# Material provided
☆ ☆ ☆ ☆

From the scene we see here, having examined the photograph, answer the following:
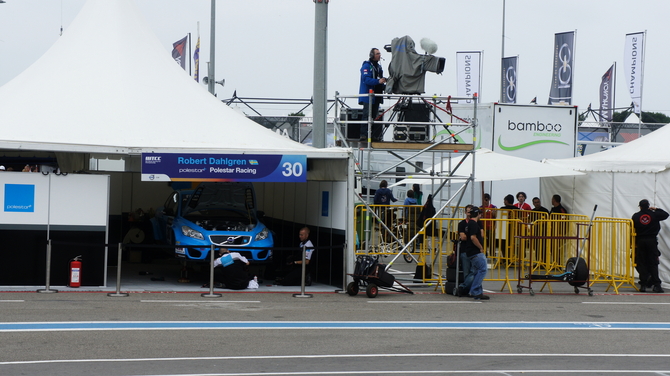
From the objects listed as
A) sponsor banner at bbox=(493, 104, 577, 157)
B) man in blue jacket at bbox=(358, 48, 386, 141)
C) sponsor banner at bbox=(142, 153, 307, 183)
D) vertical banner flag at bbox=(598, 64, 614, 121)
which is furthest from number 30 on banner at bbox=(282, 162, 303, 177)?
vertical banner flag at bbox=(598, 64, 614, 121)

☆ ☆ ☆ ☆

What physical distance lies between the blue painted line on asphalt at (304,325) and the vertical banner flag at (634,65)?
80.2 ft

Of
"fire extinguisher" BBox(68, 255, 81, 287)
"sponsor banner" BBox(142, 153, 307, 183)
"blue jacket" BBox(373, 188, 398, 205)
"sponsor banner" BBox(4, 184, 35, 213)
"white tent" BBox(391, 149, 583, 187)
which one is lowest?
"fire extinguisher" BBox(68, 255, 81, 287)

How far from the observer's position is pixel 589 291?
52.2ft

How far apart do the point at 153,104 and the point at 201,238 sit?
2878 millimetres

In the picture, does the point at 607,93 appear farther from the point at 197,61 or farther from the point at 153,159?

☆ ☆ ☆ ☆

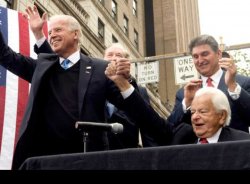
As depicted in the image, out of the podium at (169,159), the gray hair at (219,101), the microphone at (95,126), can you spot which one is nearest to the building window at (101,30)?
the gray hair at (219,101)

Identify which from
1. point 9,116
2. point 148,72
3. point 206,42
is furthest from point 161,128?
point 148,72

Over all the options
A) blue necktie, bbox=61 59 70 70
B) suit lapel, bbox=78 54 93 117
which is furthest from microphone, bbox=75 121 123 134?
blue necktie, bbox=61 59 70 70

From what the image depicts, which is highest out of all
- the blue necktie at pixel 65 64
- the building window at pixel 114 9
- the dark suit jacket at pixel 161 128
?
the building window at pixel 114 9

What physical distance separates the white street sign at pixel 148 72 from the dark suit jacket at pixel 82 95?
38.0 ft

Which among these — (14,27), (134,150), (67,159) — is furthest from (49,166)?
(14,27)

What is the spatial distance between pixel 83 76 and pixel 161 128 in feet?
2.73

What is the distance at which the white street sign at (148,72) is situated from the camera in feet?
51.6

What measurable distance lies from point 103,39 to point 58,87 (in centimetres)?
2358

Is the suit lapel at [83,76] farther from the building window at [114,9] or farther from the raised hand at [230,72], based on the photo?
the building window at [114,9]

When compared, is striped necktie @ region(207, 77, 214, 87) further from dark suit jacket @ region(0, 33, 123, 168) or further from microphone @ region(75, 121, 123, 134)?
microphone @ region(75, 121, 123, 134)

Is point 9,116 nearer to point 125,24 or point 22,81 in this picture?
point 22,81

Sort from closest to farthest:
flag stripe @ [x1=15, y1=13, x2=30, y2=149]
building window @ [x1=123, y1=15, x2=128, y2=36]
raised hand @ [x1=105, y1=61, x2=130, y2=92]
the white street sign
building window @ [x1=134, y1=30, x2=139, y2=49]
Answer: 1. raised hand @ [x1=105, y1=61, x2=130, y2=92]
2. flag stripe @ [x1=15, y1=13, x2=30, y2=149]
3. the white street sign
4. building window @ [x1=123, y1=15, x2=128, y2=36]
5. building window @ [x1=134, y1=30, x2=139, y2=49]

☆ ☆ ☆ ☆

# Written problem
In the material from the line containing "What physical distance lies" through the line containing "2878 millimetres", replace "sponsor banner" with "advertising banner" and give those lines again with everything else unchanged.

# Reply to the exercise
What physical distance lies between the blue painted line on asphalt at (304,325) and the vertical banner flag at (634,65)?
80.2 ft

Of
"fire extinguisher" BBox(68, 255, 81, 287)
"advertising banner" BBox(142, 153, 307, 183)
"blue jacket" BBox(373, 188, 398, 205)
"advertising banner" BBox(4, 184, 35, 213)
"white tent" BBox(391, 149, 583, 187)
which one is lowest?
"fire extinguisher" BBox(68, 255, 81, 287)

How far from the observer's position is pixel 589 291?
52.2ft

How far apart do the point at 153,104 and the point at 201,238 sit?
2878 millimetres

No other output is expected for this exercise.